自分の水泳ペースの読み方
下の表は、よくある100mあたりのペースを速度と一定ペースでの換算タイムに変換したものです。これは数学的な換算であって、達成すべき基準ではありません。水泳のペースは泳法、技術、プールの種類、経歴によって大きく変わり、一般に体力そのものより技術のほうが速度への影響は大きいとされます。

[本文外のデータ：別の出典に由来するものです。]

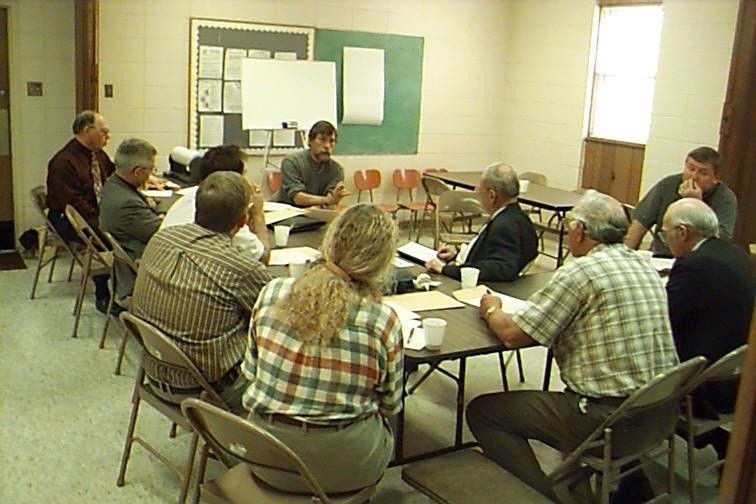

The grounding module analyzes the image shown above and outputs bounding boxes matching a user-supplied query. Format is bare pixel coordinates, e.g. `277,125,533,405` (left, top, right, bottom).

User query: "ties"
92,152,103,206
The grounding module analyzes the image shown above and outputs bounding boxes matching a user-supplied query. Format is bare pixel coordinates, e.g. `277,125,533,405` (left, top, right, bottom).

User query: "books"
397,241,448,271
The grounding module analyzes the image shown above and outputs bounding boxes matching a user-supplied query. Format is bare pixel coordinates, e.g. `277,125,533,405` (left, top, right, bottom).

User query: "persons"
464,189,681,504
656,198,756,487
131,172,273,415
623,146,737,256
97,137,164,302
394,163,539,373
45,111,128,317
241,203,404,494
156,144,271,267
265,120,351,207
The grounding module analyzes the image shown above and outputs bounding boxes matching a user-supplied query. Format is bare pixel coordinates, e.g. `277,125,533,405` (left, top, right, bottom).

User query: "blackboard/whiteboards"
240,57,338,131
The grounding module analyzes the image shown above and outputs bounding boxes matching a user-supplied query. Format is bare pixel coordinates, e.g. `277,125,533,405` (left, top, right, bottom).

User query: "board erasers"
283,122,298,130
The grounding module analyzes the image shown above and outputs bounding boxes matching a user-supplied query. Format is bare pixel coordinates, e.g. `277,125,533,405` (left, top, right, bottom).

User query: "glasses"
657,226,679,243
133,164,158,176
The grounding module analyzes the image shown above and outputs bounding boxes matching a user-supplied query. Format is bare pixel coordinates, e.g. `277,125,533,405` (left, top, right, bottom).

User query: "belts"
145,367,237,396
264,410,353,430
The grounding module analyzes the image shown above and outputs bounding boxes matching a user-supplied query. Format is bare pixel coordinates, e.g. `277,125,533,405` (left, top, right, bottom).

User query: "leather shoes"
97,295,128,316
609,476,655,504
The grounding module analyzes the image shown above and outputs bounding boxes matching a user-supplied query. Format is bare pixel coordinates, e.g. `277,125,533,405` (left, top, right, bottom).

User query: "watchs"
484,305,499,325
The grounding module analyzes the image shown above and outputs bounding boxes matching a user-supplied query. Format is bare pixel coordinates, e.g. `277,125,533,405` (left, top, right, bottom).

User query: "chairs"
622,204,636,224
65,204,113,337
181,397,384,504
518,171,546,251
673,344,748,504
99,226,138,375
30,185,84,298
117,312,250,504
269,171,283,193
354,168,492,250
547,355,707,504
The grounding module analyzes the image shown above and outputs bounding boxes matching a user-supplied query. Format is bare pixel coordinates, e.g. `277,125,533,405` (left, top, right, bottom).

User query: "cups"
519,179,530,194
274,225,290,247
637,250,653,264
423,317,447,351
460,266,481,289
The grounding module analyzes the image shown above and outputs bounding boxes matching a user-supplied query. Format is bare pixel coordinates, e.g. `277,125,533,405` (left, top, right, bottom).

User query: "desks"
423,172,581,271
146,175,553,468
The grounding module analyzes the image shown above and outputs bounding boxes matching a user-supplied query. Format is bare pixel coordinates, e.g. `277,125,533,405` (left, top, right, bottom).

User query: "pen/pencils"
407,328,415,343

| 100mあたりのペース | 100ydあたりのペース | 速度 | このペースでの1500m |
|---|---|---|---|
| 1:30 /100m | 1:22 /100yd | 1.11 m/s | 22:30 |
| 1:45 /100m | 1:36 /100yd | 0.95 m/s | 26:15 |
| 2:00 /100m | 1:50 /100yd | 0.83 m/s | 30:00 |
| 2:15 /100m | 2:03 /100yd | 0.74 m/s | 33:45 |
| 2:30 /100m | 2:17 /100yd | 0.67 m/s | 37:30 |
- プールの種類が違うタイムは直接比較できません。25mや25ydのプールでは50mプールより100mあたりのターンと壁蹴りが多くなるため、同じスイマーでも短水路のほうが速いタイムが出ます。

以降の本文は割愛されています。